Expected behavior Lens UI shows the metrics

Screenshots Lens UI doesn't show metrics and complains " Metrics not available at the moment"

Environment (please complete the following information):

Lens Version: 3.5.1
OS: [e.g. OSX] Windows

toabi commented 4 years ago

Funny, I just replaced the AWS VPC CNI with Calico and had the same effect… Metrics don't work and the whole thing is generally more sluggish than before. It worked before so it really has to do something with CNIs.

Lens 3.5.2 on macOS

simwak commented 4 years ago

Exactly the same with EKS and Cilium. No metrics and a lot slower than before.

Lens 3.5.2 on Windows

toabi commented 4 years ago

Yes, after a few days using Lens with a EKS+CNI cluster it's pretty close to unusable actually :(

I wonder if it's so slow because it tries to always fetch some metrics which it can't?

simwak commented 4 years ago

Is it in overlay mode or the EKS standard CNI mode (every Pod get's a VPC routable adress)? Secondary private IPs on your worker nodes mean you use the EKS CNI mode.

toabi commented 4 years ago

No it's a full replacement with overlay network. Pods get some 192.168.* addresses.
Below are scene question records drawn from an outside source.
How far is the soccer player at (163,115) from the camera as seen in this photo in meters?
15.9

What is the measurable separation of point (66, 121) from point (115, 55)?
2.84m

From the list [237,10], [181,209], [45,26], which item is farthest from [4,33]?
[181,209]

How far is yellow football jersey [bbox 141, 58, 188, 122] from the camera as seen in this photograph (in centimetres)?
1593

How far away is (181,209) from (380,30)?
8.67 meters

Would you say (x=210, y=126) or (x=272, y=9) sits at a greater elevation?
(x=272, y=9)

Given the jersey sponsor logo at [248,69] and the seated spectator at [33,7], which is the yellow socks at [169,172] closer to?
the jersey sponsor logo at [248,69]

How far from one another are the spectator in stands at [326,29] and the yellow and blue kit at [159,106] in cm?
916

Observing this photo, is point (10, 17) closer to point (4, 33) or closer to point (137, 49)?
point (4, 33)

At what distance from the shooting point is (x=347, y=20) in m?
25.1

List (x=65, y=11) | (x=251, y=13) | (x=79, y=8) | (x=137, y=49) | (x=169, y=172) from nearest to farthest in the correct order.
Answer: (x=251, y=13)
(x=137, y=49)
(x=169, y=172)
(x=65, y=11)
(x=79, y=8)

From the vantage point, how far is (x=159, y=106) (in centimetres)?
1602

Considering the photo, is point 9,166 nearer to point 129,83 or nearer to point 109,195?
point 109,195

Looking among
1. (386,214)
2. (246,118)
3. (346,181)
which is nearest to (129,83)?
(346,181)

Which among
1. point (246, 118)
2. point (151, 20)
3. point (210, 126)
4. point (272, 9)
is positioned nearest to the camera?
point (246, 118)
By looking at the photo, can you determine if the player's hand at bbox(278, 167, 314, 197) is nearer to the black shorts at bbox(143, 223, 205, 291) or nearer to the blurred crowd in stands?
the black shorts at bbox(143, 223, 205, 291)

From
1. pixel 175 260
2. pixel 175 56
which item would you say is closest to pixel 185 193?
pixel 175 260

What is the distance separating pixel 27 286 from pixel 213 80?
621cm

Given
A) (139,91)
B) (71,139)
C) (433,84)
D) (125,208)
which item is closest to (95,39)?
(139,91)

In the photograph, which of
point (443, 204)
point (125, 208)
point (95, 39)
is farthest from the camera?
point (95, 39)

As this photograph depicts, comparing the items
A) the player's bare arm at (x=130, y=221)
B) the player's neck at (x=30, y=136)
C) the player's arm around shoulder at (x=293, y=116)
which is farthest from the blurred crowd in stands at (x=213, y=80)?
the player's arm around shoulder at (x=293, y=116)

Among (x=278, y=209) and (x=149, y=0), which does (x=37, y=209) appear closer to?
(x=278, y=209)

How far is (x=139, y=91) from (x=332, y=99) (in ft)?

Siddharthk commented 4 years ago

same issue using Lens 3.5.3 with EKS using AWS CNI + Calico

toabi commented 4 years ago

The issue still exists in 3.6

mordax7 commented 3 years ago

Problem still persist in 3.6.8

gelblars commented 3 years ago

Workaround: just edit the StatefulSet of prometheus and add hostNetwork: true to the spec section

...
spec:
  replicas: 1
  selector:
    matchLabels:
      name: prometheus
  template:
    metadata:
      creationTimestamp: null
      labels:
        name: prometheus
    spec:
      volumes:
        - name: config
          configMap:
            name: prometheus-config
            defaultMode: 420
        - name: rules
          configMap:
            name: prometheus-rules
            defaultMode: 420
      initContainers:
        - name: chown
          image: 'docker.io/alpine:3.9'
          command:
            - chown
            - '-R'
            - '65534:65534'
            - /var/lib/prometheus
          resources: {}
          volumeMounts:
            - name: data
              mountPath: /var/lib/prometheus
          terminationMessagePath: /dev/termination-log
          terminationMessagePolicy: File
          imagePullPolicy: IfNotPresent
      containers:
        - name: prometheus
          image: 'docker.io/prom/prometheus:v2.17.2'
          args:
            - '--web.listen-address=0.0.0.0:9090'
            - '--config.file=/etc/prometheus/prometheus.yaml'
            - '--storage.tsdb.path=/var/lib/prometheus'
            - '--storage.tsdb.retention.time=2d'
            - '--storage.tsdb.retention.size=5GB'
            - '--storage.tsdb.min-block-duration=2h'
            - '--storage.tsdb.max-block-duration=2h'
          ports:
            - name: web
              hostPort: 9090
              containerPort: 9090
              protocol: TCP
          resources:
            requests:
              cpu: 100m
              memory: 512Mi
          volumeMounts:
            - name: config
              mountPath: /etc/prometheus
            - name: rules
              mountPath: /etc/prometheus/rules
            - name: data
              mountPath: /var/lib/prometheus
          livenessProbe:
            httpGet:
              path: /-/healthy
              port: 9090
              scheme: HTTP
            initialDelaySeconds: 10
            timeoutSeconds: 10
            periodSeconds: 10
            successThreshold: 1
            failureThreshold: 3
          readinessProbe:
            httpGet:
              path: /-/ready
              port: 9090
              scheme: HTTP
            initialDelaySeconds: 10
            timeoutSeconds: 10
            periodSeconds: 10
            successThreshold: 1
            failureThreshold: 3
          terminationMessagePath: /dev/termination-log
          terminationMessagePolicy: File
          imagePullPolicy: IfNotPresent
      restartPolicy: Always
      terminationGracePeriodSeconds: 30
      dnsPolicy: ClusterFirst
      serviceAccountName: prometheus
      serviceAccount: prometheus
      hostNetwork: true
      securityContext: {}
...

randrusiak commented 3 years ago

I confirm that problem still exists in 4.1.2 version. Using hostNetwork for prometheus it's not a problem but I also noticed that lens works slower with EKS + calico CNI. Why does the CNI have impact for lens performance? Does anyone know?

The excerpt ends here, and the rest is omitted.